Please list every line of the records that contains the string "nearer", and treat uppercase and lowercase letters as different.

Dataset rows -
----

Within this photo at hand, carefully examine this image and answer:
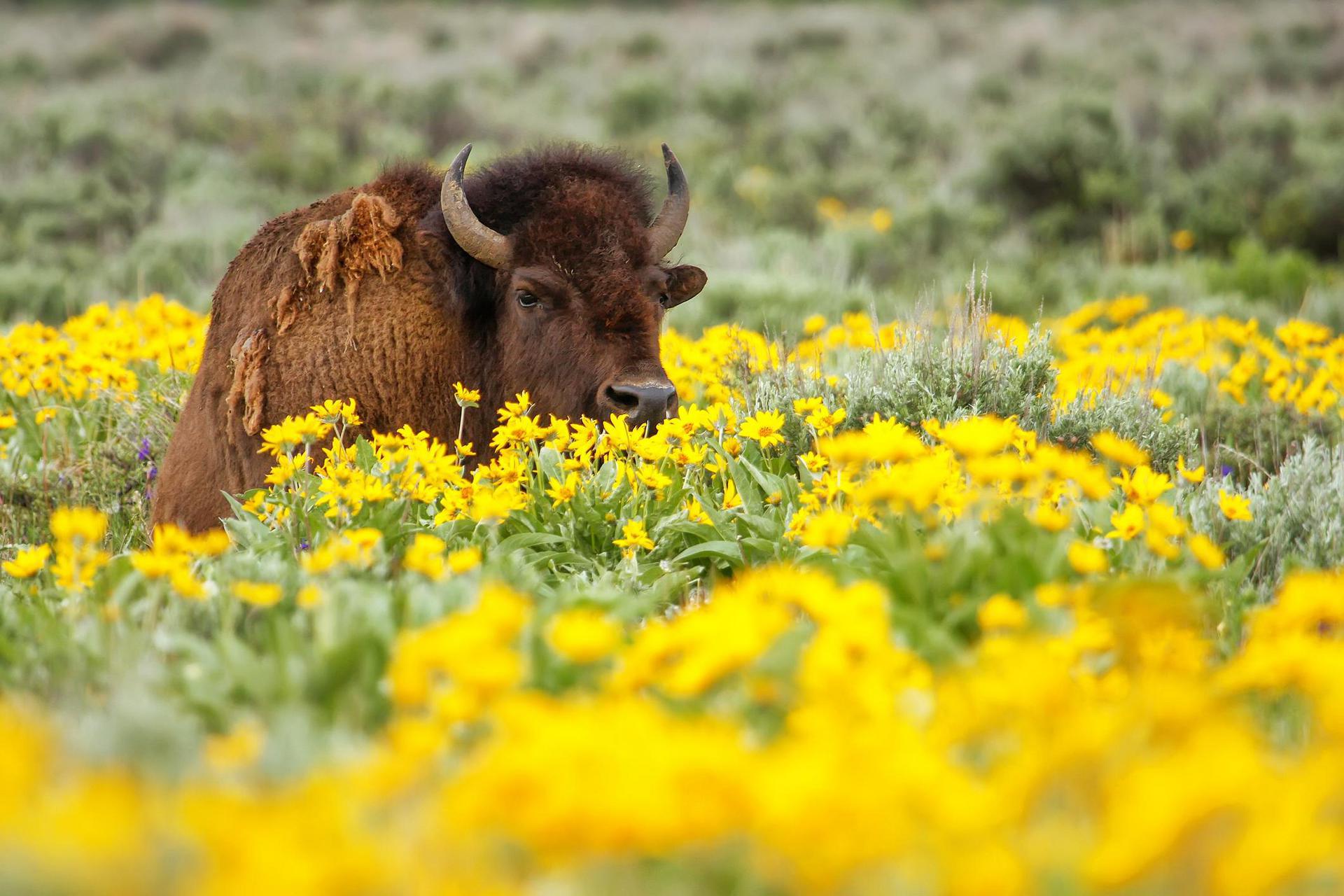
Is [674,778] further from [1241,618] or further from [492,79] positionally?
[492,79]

----

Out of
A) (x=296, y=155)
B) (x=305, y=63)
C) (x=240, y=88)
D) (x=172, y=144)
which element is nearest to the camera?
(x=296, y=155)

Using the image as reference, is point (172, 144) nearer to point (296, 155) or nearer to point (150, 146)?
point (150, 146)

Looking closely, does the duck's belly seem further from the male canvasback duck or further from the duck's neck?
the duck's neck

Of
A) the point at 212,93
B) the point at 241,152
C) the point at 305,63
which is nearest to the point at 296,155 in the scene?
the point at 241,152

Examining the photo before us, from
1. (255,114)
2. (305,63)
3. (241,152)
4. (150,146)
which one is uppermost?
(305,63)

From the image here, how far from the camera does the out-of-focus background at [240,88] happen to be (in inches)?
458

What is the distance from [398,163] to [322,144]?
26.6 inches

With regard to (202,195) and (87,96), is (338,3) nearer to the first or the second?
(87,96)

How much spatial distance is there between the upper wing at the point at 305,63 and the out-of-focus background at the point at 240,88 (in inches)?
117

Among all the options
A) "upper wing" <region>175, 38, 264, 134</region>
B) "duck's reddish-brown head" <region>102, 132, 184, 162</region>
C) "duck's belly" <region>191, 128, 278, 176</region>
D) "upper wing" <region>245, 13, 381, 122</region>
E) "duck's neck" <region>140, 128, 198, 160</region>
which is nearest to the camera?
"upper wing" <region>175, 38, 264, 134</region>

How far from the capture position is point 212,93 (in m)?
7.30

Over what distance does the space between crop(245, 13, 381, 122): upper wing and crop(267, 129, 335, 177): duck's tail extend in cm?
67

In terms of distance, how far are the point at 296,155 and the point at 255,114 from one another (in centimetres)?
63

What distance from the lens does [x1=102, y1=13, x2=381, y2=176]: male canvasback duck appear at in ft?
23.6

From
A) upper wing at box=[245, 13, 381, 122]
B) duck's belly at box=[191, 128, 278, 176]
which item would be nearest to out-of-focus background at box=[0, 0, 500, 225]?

----

Result for this exercise -
Using the image as reference, is point (172, 144) nearer to point (296, 155) or nearer to point (150, 146)?
With regard to (202,195) and (87,96), is (338,3) nearer to the first or the second?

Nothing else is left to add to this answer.